### SOURCE TEXT
......
Judith Chafee did not suffer fools. When discussing the modern desert homes she designed for her hometown of Tucson, streamlined and uniquely suited as refuges from the harsh terrain, Chafee didn’t mince words: “We like to say they have balls.”
In short, Chafee was a badass, known for beautiful designs and blunt language. Graduating from Yale in the ’60s as the only woman in her class, she went on to work in the studios of legends like Eero Saarinen, Paul Rudolph, and Edward Larrabee Barnes. The first home she ever designed by herself, the Ruth Merrill Residence in Guilford, Connecticut, landed on the cover of Architectural Record magazine.
But she turned away from the architectural world on the East Coast and found inspiration in her home in the high desert, a place she called a “region of the mindful heart.” It was there she found her true self—as her many friends recall in a documentary about her life, “she smoked, drank, cursed, and she built houses.”
While Chafee wasn’t offered any large-scale public commissions—and saw one of her designs, the Blackwell House, demolished during her lifetime—she didn’t let the setbacks stop her from creating some of the Southwest’s most respected modern homes. She simply did what she knew. "My perception of what should be built in the desert stems from having grown up in the desert,” Chafee once told a reporter for the Arizona Star.
......
### DATA ENTRIES
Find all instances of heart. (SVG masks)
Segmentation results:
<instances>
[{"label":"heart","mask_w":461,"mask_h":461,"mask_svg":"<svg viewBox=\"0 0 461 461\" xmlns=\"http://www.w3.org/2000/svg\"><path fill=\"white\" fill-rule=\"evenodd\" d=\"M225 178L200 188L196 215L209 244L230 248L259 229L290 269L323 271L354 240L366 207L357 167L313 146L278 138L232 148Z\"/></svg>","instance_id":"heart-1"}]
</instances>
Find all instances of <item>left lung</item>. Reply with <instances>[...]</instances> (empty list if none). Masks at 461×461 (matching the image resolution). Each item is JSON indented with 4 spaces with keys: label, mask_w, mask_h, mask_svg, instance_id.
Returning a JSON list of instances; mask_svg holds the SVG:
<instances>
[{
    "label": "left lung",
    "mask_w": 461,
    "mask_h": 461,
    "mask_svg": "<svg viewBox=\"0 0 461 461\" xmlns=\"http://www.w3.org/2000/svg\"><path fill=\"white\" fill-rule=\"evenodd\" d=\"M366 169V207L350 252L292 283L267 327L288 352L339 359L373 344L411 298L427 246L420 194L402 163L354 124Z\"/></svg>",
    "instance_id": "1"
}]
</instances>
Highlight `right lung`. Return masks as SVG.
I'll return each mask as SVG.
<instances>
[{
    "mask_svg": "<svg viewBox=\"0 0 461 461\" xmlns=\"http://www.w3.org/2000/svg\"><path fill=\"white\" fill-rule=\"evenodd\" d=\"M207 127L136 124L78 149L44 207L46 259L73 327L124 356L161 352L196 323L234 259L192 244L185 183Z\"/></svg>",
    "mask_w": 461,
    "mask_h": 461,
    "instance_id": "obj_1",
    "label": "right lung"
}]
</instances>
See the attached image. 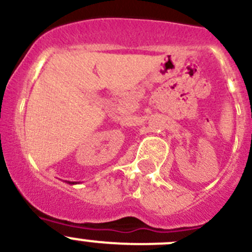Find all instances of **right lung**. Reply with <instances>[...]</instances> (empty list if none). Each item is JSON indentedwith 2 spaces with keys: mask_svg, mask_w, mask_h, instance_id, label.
I'll list each match as a JSON object with an SVG mask.
<instances>
[{
  "mask_svg": "<svg viewBox=\"0 0 252 252\" xmlns=\"http://www.w3.org/2000/svg\"><path fill=\"white\" fill-rule=\"evenodd\" d=\"M67 183H70V185H75V183H74V182H67Z\"/></svg>",
  "mask_w": 252,
  "mask_h": 252,
  "instance_id": "right-lung-1",
  "label": "right lung"
}]
</instances>
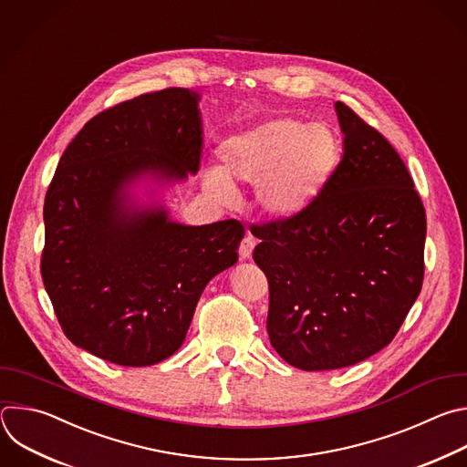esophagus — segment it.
<instances>
[{"label":"esophagus","instance_id":"1","mask_svg":"<svg viewBox=\"0 0 467 467\" xmlns=\"http://www.w3.org/2000/svg\"><path fill=\"white\" fill-rule=\"evenodd\" d=\"M254 246H255V239H254L252 235H246V237L241 241V244H239V257H241V259H248V257L252 255Z\"/></svg>","mask_w":467,"mask_h":467}]
</instances>
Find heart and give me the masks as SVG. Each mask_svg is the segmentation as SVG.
I'll use <instances>...</instances> for the list:
<instances>
[{
    "label": "heart",
    "instance_id": "obj_1",
    "mask_svg": "<svg viewBox=\"0 0 467 467\" xmlns=\"http://www.w3.org/2000/svg\"><path fill=\"white\" fill-rule=\"evenodd\" d=\"M342 152L333 125L277 116L228 136L219 147L221 167L204 172V188L217 201H228L235 185H255L261 212L287 221L326 192Z\"/></svg>",
    "mask_w": 467,
    "mask_h": 467
}]
</instances>
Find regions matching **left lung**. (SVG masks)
<instances>
[{
	"label": "left lung",
	"mask_w": 467,
	"mask_h": 467,
	"mask_svg": "<svg viewBox=\"0 0 467 467\" xmlns=\"http://www.w3.org/2000/svg\"><path fill=\"white\" fill-rule=\"evenodd\" d=\"M342 161L304 213L252 226L268 279L266 331L307 371L357 364L392 342L423 284L425 208L396 149L344 103Z\"/></svg>",
	"instance_id": "left-lung-1"
}]
</instances>
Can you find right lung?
Returning <instances> with one entry per match:
<instances>
[{"label": "right lung", "instance_id": "right-lung-1", "mask_svg": "<svg viewBox=\"0 0 467 467\" xmlns=\"http://www.w3.org/2000/svg\"><path fill=\"white\" fill-rule=\"evenodd\" d=\"M201 96L143 93L91 118L64 150L44 202L42 279L64 335L121 366H150L183 342L212 277L237 263L239 221L185 226L129 188L197 174Z\"/></svg>", "mask_w": 467, "mask_h": 467}]
</instances>
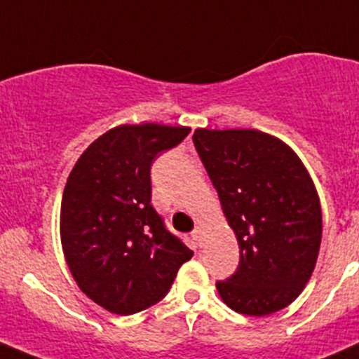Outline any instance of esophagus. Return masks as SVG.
<instances>
[{"instance_id": "34e87169", "label": "esophagus", "mask_w": 359, "mask_h": 359, "mask_svg": "<svg viewBox=\"0 0 359 359\" xmlns=\"http://www.w3.org/2000/svg\"><path fill=\"white\" fill-rule=\"evenodd\" d=\"M191 234H193V238L198 241V245H200V247H201V245H203V238H205V233H203L201 227H196V229H194Z\"/></svg>"}]
</instances>
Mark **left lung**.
Returning <instances> with one entry per match:
<instances>
[{"instance_id":"1","label":"left lung","mask_w":359,"mask_h":359,"mask_svg":"<svg viewBox=\"0 0 359 359\" xmlns=\"http://www.w3.org/2000/svg\"><path fill=\"white\" fill-rule=\"evenodd\" d=\"M203 166L240 245V264L217 281L236 313L266 316L299 297L316 266L321 206L302 161L259 130H196Z\"/></svg>"}]
</instances>
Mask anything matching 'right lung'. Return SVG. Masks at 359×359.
<instances>
[{
  "mask_svg": "<svg viewBox=\"0 0 359 359\" xmlns=\"http://www.w3.org/2000/svg\"><path fill=\"white\" fill-rule=\"evenodd\" d=\"M191 128L121 125L76 161L60 206L64 255L93 302L128 316L159 302L193 250L151 205V166Z\"/></svg>",
  "mask_w": 359,
  "mask_h": 359,
  "instance_id": "add662e5",
  "label": "right lung"
}]
</instances>
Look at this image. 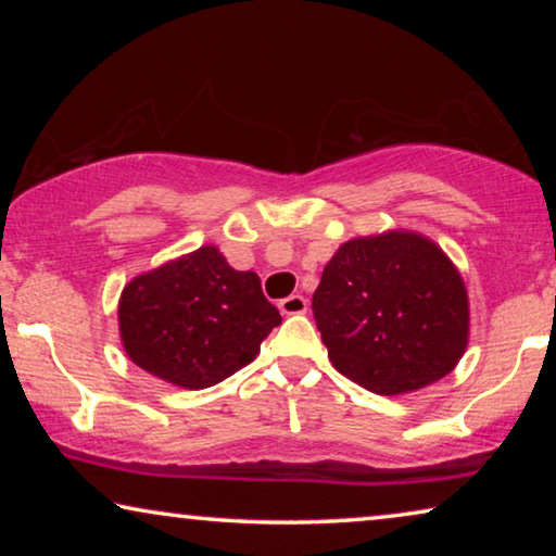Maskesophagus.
<instances>
[{
    "label": "esophagus",
    "instance_id": "34e87169",
    "mask_svg": "<svg viewBox=\"0 0 556 556\" xmlns=\"http://www.w3.org/2000/svg\"><path fill=\"white\" fill-rule=\"evenodd\" d=\"M278 308H280V314H283V316H299V314H306L308 303L301 293H293V295H288V299L280 301Z\"/></svg>",
    "mask_w": 556,
    "mask_h": 556
}]
</instances>
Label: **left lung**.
<instances>
[{"label": "left lung", "instance_id": "left-lung-1", "mask_svg": "<svg viewBox=\"0 0 556 556\" xmlns=\"http://www.w3.org/2000/svg\"><path fill=\"white\" fill-rule=\"evenodd\" d=\"M311 306L333 369L387 397L451 375L468 346L460 270L413 230L346 240L326 263Z\"/></svg>", "mask_w": 556, "mask_h": 556}]
</instances>
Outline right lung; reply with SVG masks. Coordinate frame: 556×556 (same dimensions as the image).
Instances as JSON below:
<instances>
[{
	"mask_svg": "<svg viewBox=\"0 0 556 556\" xmlns=\"http://www.w3.org/2000/svg\"><path fill=\"white\" fill-rule=\"evenodd\" d=\"M278 324L257 273L235 270L215 245L141 273L118 299L128 359L185 390H204L245 367Z\"/></svg>",
	"mask_w": 556,
	"mask_h": 556,
	"instance_id": "1",
	"label": "right lung"
}]
</instances>
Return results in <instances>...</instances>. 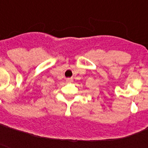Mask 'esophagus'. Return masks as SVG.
<instances>
[{
    "mask_svg": "<svg viewBox=\"0 0 148 148\" xmlns=\"http://www.w3.org/2000/svg\"><path fill=\"white\" fill-rule=\"evenodd\" d=\"M67 82H68V83H71V82H72L73 81V80H72V78H67Z\"/></svg>",
    "mask_w": 148,
    "mask_h": 148,
    "instance_id": "obj_1",
    "label": "esophagus"
}]
</instances>
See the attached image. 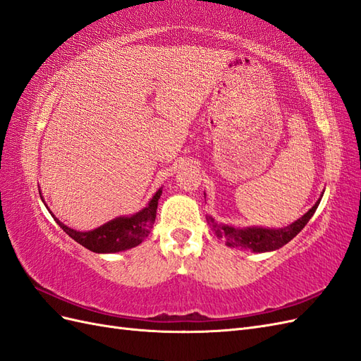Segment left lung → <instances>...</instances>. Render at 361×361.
Segmentation results:
<instances>
[{"label":"left lung","instance_id":"1","mask_svg":"<svg viewBox=\"0 0 361 361\" xmlns=\"http://www.w3.org/2000/svg\"><path fill=\"white\" fill-rule=\"evenodd\" d=\"M322 198V197H321ZM321 198L316 201L313 207L308 210L302 218L292 222L284 228H263V226H246V228H235L231 225L218 224L212 216H207V222L221 239H225L226 246L240 250H251L252 252H267L280 250L281 246L289 243L295 235L300 233L307 222L312 219Z\"/></svg>","mask_w":361,"mask_h":361}]
</instances>
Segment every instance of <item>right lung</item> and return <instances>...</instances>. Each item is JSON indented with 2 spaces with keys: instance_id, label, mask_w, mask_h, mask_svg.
<instances>
[{
  "instance_id": "obj_1",
  "label": "right lung",
  "mask_w": 361,
  "mask_h": 361,
  "mask_svg": "<svg viewBox=\"0 0 361 361\" xmlns=\"http://www.w3.org/2000/svg\"><path fill=\"white\" fill-rule=\"evenodd\" d=\"M160 195H161V188L151 198L147 207H143L136 214L119 216V218H115L106 224H102L101 226H98V228L90 230V231L72 230L65 224H61L54 214L53 218L60 225V228L69 235V238H72L80 245H83L85 248H87L92 252L111 254V252L127 251L140 245L143 239L148 238V234L154 225V221H156Z\"/></svg>"
}]
</instances>
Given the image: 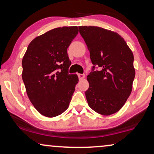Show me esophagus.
<instances>
[{
    "mask_svg": "<svg viewBox=\"0 0 154 154\" xmlns=\"http://www.w3.org/2000/svg\"><path fill=\"white\" fill-rule=\"evenodd\" d=\"M78 76H79L80 80L83 79L84 78H85V74H83V73H79V74H78Z\"/></svg>",
    "mask_w": 154,
    "mask_h": 154,
    "instance_id": "1",
    "label": "esophagus"
}]
</instances>
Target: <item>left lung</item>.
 <instances>
[{
	"instance_id": "1",
	"label": "left lung",
	"mask_w": 154,
	"mask_h": 154,
	"mask_svg": "<svg viewBox=\"0 0 154 154\" xmlns=\"http://www.w3.org/2000/svg\"><path fill=\"white\" fill-rule=\"evenodd\" d=\"M79 29L93 65L85 91L88 105L104 116L116 113L132 91L135 76L132 52L117 33L93 26Z\"/></svg>"
}]
</instances>
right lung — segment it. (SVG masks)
<instances>
[{"instance_id":"right-lung-1","label":"right lung","mask_w":154,"mask_h":154,"mask_svg":"<svg viewBox=\"0 0 154 154\" xmlns=\"http://www.w3.org/2000/svg\"><path fill=\"white\" fill-rule=\"evenodd\" d=\"M79 33L77 26L52 29L33 40L22 60V80L35 109L46 117L68 109L79 81L69 74L67 48Z\"/></svg>"}]
</instances>
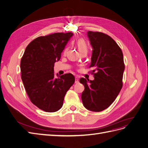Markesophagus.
<instances>
[{
    "label": "esophagus",
    "mask_w": 148,
    "mask_h": 148,
    "mask_svg": "<svg viewBox=\"0 0 148 148\" xmlns=\"http://www.w3.org/2000/svg\"><path fill=\"white\" fill-rule=\"evenodd\" d=\"M76 84H78L79 83V76H75V82Z\"/></svg>",
    "instance_id": "esophagus-1"
}]
</instances>
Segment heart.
I'll return each mask as SVG.
<instances>
[{
  "instance_id": "obj_1",
  "label": "heart",
  "mask_w": 148,
  "mask_h": 148,
  "mask_svg": "<svg viewBox=\"0 0 148 148\" xmlns=\"http://www.w3.org/2000/svg\"><path fill=\"white\" fill-rule=\"evenodd\" d=\"M76 45H77V47L78 48L79 51L80 53H82L83 51H88V45L85 40L83 38H79L77 40L76 42ZM68 48H65L64 50V53L67 52Z\"/></svg>"
}]
</instances>
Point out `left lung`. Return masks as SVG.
<instances>
[{
    "label": "left lung",
    "instance_id": "obj_1",
    "mask_svg": "<svg viewBox=\"0 0 148 148\" xmlns=\"http://www.w3.org/2000/svg\"><path fill=\"white\" fill-rule=\"evenodd\" d=\"M88 37L92 47L89 67L94 68V79H79L84 86L81 100L86 109L99 112L112 104L123 87L124 58L121 49L109 35L88 31Z\"/></svg>",
    "mask_w": 148,
    "mask_h": 148
}]
</instances>
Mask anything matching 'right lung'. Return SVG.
<instances>
[{"instance_id": "add662e5", "label": "right lung", "mask_w": 148, "mask_h": 148, "mask_svg": "<svg viewBox=\"0 0 148 148\" xmlns=\"http://www.w3.org/2000/svg\"><path fill=\"white\" fill-rule=\"evenodd\" d=\"M73 33H54L37 37L25 49L21 60V79L32 103L46 112H55L63 105L64 97L75 83L72 73L54 77V63Z\"/></svg>"}]
</instances>
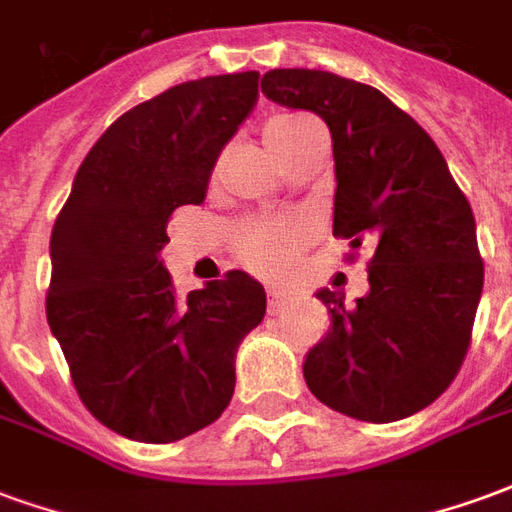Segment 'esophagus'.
Returning <instances> with one entry per match:
<instances>
[{
	"label": "esophagus",
	"mask_w": 512,
	"mask_h": 512,
	"mask_svg": "<svg viewBox=\"0 0 512 512\" xmlns=\"http://www.w3.org/2000/svg\"><path fill=\"white\" fill-rule=\"evenodd\" d=\"M290 304L288 293H277V290H268V312H282Z\"/></svg>",
	"instance_id": "obj_1"
}]
</instances>
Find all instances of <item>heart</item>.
Here are the masks:
<instances>
[{"label":"heart","mask_w":512,"mask_h":512,"mask_svg":"<svg viewBox=\"0 0 512 512\" xmlns=\"http://www.w3.org/2000/svg\"><path fill=\"white\" fill-rule=\"evenodd\" d=\"M301 123L304 120H296V117H282V120L268 123L263 139L274 158H279V153L290 145V139L296 136ZM304 241H307V227L299 219L255 222L238 235V257L260 277L277 279L288 271L290 260Z\"/></svg>","instance_id":"obj_1"}]
</instances>
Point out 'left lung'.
Segmentation results:
<instances>
[{
	"mask_svg": "<svg viewBox=\"0 0 512 512\" xmlns=\"http://www.w3.org/2000/svg\"><path fill=\"white\" fill-rule=\"evenodd\" d=\"M274 104L332 131L334 235L373 244L367 296L348 307L318 290L332 326L304 359V381L345 417L395 422L452 384L483 293L474 213L436 142L370 84L307 68L268 71Z\"/></svg>",
	"mask_w": 512,
	"mask_h": 512,
	"instance_id": "obj_1",
	"label": "left lung"
}]
</instances>
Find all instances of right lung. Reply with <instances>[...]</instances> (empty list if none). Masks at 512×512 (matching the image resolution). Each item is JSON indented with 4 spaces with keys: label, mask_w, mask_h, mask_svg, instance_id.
<instances>
[{
    "label": "right lung",
    "mask_w": 512,
    "mask_h": 512,
    "mask_svg": "<svg viewBox=\"0 0 512 512\" xmlns=\"http://www.w3.org/2000/svg\"><path fill=\"white\" fill-rule=\"evenodd\" d=\"M257 82V71L205 76L128 109L87 153L51 230V334L87 411L126 439L169 444L222 417L238 345L266 315V290L244 271L178 299L161 263L169 216L205 200Z\"/></svg>",
    "instance_id": "obj_1"
}]
</instances>
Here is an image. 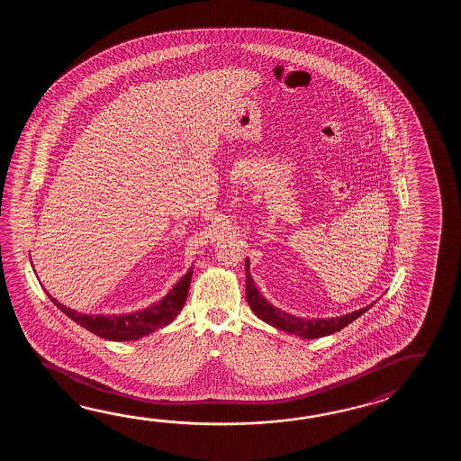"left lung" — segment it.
<instances>
[{"label":"left lung","instance_id":"obj_1","mask_svg":"<svg viewBox=\"0 0 461 461\" xmlns=\"http://www.w3.org/2000/svg\"><path fill=\"white\" fill-rule=\"evenodd\" d=\"M249 264V260H247ZM245 264V268L249 270V265ZM245 294H247V302L250 304L254 312L265 323L272 324L275 328L286 331V333L296 334L303 339H316L321 336L341 331L344 326L353 323L356 318L366 313L373 304L361 308L353 313L338 316V318H330V320H303L296 318L294 314L285 313L282 310L275 308L274 304L268 303L260 292L255 288L254 278L247 272V280H245Z\"/></svg>","mask_w":461,"mask_h":461}]
</instances>
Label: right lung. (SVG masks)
I'll return each mask as SVG.
<instances>
[{"mask_svg": "<svg viewBox=\"0 0 461 461\" xmlns=\"http://www.w3.org/2000/svg\"><path fill=\"white\" fill-rule=\"evenodd\" d=\"M191 276H193V268L173 286V290L161 302H158L153 306H148L147 310H141L137 313L122 314V316L77 313L68 306L60 304L48 292L46 294H50V302L56 304L60 312H64L70 320L84 326L90 333L112 341H133L157 331L176 318L177 313L186 303Z\"/></svg>", "mask_w": 461, "mask_h": 461, "instance_id": "1", "label": "right lung"}]
</instances>
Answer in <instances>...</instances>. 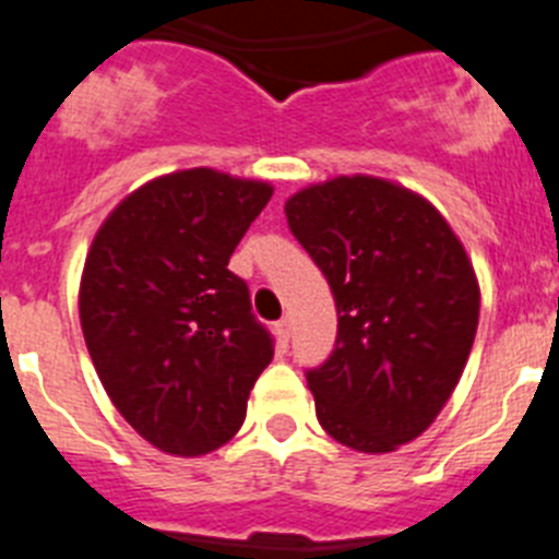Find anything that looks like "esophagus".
<instances>
[{"instance_id": "34e87169", "label": "esophagus", "mask_w": 559, "mask_h": 559, "mask_svg": "<svg viewBox=\"0 0 559 559\" xmlns=\"http://www.w3.org/2000/svg\"><path fill=\"white\" fill-rule=\"evenodd\" d=\"M274 333H276V338L283 341V344H288V338H290V319H280V322L274 324Z\"/></svg>"}]
</instances>
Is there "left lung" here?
<instances>
[{"mask_svg": "<svg viewBox=\"0 0 559 559\" xmlns=\"http://www.w3.org/2000/svg\"><path fill=\"white\" fill-rule=\"evenodd\" d=\"M285 218L338 310L335 349L308 372L316 417L353 451H397L464 372L481 305L471 257L431 201L378 176L305 187Z\"/></svg>", "mask_w": 559, "mask_h": 559, "instance_id": "1", "label": "left lung"}]
</instances>
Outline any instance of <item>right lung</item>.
Returning <instances> with one entry per match:
<instances>
[{
    "instance_id": "1",
    "label": "right lung",
    "mask_w": 559,
    "mask_h": 559,
    "mask_svg": "<svg viewBox=\"0 0 559 559\" xmlns=\"http://www.w3.org/2000/svg\"><path fill=\"white\" fill-rule=\"evenodd\" d=\"M271 192L212 167L167 173L114 206L86 254L78 305L97 378L170 456L226 445L274 358L249 288L226 269Z\"/></svg>"
}]
</instances>
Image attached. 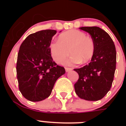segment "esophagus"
<instances>
[{
    "instance_id": "1",
    "label": "esophagus",
    "mask_w": 126,
    "mask_h": 126,
    "mask_svg": "<svg viewBox=\"0 0 126 126\" xmlns=\"http://www.w3.org/2000/svg\"><path fill=\"white\" fill-rule=\"evenodd\" d=\"M65 71H66V72H69V71H71V70H72V68H69V67H65Z\"/></svg>"
}]
</instances>
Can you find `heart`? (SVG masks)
I'll use <instances>...</instances> for the list:
<instances>
[{
	"label": "heart",
	"mask_w": 126,
	"mask_h": 126,
	"mask_svg": "<svg viewBox=\"0 0 126 126\" xmlns=\"http://www.w3.org/2000/svg\"><path fill=\"white\" fill-rule=\"evenodd\" d=\"M50 52L52 59L57 63H61L67 57L72 54L64 64L70 65L86 63L92 59L94 52L93 39L78 30H70L59 36L58 41L50 45Z\"/></svg>",
	"instance_id": "b5f03b06"
}]
</instances>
......
Please answer these about the Judith Chafee text:
1. From which university did Chafee graduate?
2. What was the first home she designed by herself, and where is it?
3. Which of her designs was demolished during her lifetime?

### FINAL RESULT
1. Yale
2. The Ruth Merrill Residence, in Guilford, Connecticut
3. The Blackwell House